When you reach the records, transcribe each one exactly.

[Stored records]
- Opening Delimiter -

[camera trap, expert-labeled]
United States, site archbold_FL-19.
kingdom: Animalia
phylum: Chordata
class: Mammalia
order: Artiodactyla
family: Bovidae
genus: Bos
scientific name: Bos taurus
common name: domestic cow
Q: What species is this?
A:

- Closing Delimiter -

- **TASK SOLUTION**
[camera trap, expert-labeled]
United States, site archbold_FL-19.
kingdom: Animalia
phylum: Chordata
class: Mammalia
order: Artiodactyla
family: Bovidae
genus: Bos
scientific name: Bos taurus
common name: domestic cow
Q: What species is this?
A:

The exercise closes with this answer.